YOUR INSTRUCTIONS
Write out, word for word, every line from the very first one through the line holding "2.54 meters", inclusive.

RECORDS SHOWN
--------------------

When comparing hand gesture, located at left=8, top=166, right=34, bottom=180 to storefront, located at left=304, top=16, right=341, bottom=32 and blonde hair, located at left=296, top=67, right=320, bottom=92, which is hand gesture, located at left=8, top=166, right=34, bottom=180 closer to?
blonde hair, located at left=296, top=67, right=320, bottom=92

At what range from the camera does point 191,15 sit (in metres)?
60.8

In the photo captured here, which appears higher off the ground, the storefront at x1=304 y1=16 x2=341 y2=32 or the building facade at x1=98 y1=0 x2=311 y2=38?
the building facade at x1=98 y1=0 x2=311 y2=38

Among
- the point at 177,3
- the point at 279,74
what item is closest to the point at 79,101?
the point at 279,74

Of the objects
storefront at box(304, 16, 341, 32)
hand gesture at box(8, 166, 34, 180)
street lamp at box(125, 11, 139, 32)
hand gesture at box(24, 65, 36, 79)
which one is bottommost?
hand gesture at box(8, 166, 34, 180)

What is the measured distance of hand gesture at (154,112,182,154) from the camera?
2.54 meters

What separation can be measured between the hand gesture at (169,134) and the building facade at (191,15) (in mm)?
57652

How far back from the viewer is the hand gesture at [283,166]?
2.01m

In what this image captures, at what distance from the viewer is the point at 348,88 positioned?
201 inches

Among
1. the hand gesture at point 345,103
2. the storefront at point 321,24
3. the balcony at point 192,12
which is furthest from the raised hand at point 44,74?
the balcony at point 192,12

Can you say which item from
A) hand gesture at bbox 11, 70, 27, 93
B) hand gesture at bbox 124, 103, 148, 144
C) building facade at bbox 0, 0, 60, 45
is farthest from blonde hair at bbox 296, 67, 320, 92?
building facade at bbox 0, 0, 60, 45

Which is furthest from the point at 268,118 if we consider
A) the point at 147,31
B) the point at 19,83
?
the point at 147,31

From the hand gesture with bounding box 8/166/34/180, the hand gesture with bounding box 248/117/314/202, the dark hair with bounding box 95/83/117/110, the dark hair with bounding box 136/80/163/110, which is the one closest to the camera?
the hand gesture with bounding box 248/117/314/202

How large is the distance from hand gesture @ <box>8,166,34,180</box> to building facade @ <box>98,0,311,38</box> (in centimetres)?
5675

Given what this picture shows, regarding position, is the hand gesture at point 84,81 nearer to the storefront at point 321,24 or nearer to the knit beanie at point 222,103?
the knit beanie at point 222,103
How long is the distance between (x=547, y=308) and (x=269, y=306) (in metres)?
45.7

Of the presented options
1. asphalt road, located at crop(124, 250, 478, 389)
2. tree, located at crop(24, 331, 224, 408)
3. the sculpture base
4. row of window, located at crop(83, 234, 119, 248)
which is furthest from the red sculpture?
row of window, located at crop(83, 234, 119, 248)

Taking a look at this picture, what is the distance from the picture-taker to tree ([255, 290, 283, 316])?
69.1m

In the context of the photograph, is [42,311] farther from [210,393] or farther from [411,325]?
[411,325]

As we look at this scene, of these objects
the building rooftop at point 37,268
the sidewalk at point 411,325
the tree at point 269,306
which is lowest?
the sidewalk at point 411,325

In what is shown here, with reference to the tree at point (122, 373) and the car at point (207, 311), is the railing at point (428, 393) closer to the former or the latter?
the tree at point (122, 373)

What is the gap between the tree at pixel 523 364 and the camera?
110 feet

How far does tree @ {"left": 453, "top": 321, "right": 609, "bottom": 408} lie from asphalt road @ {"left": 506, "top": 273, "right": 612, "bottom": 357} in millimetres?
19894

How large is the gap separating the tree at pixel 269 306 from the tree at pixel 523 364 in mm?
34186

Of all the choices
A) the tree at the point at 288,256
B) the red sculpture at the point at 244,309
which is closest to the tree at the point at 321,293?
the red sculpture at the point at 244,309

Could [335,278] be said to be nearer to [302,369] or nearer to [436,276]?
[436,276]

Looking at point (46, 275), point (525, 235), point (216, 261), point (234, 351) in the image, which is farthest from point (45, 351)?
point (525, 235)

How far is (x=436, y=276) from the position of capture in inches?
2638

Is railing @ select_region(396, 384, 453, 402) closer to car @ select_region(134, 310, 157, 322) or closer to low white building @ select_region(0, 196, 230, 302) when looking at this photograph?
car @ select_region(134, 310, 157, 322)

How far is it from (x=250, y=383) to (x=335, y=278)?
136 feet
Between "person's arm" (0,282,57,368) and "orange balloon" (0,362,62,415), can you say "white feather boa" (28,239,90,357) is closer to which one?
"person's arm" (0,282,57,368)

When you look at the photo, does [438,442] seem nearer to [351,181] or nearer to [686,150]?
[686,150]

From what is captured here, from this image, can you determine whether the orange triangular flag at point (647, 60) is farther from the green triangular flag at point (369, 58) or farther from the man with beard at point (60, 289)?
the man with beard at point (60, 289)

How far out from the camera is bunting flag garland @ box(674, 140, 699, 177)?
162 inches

--------------------

WRITTEN RESPONSE
When comparing hand gesture, located at left=8, top=166, right=34, bottom=180 to storefront, located at left=304, top=16, right=341, bottom=32 and blonde hair, located at left=296, top=67, right=320, bottom=92, which is hand gesture, located at left=8, top=166, right=34, bottom=180 closer to?
blonde hair, located at left=296, top=67, right=320, bottom=92

At what range from the camera does point 191,15 sit (in metres)?
60.8

In the photo captured here, which appears higher off the ground, the storefront at x1=304 y1=16 x2=341 y2=32 or the building facade at x1=98 y1=0 x2=311 y2=38?
the building facade at x1=98 y1=0 x2=311 y2=38

Among
- the point at 177,3
- the point at 279,74
what item is closest to the point at 79,101?
the point at 279,74

Of the objects
storefront at box(304, 16, 341, 32)
hand gesture at box(8, 166, 34, 180)
street lamp at box(125, 11, 139, 32)
hand gesture at box(24, 65, 36, 79)
which one is bottommost?
hand gesture at box(8, 166, 34, 180)

What is the measured distance of hand gesture at (154,112,182,154) from the camera?
2.54 meters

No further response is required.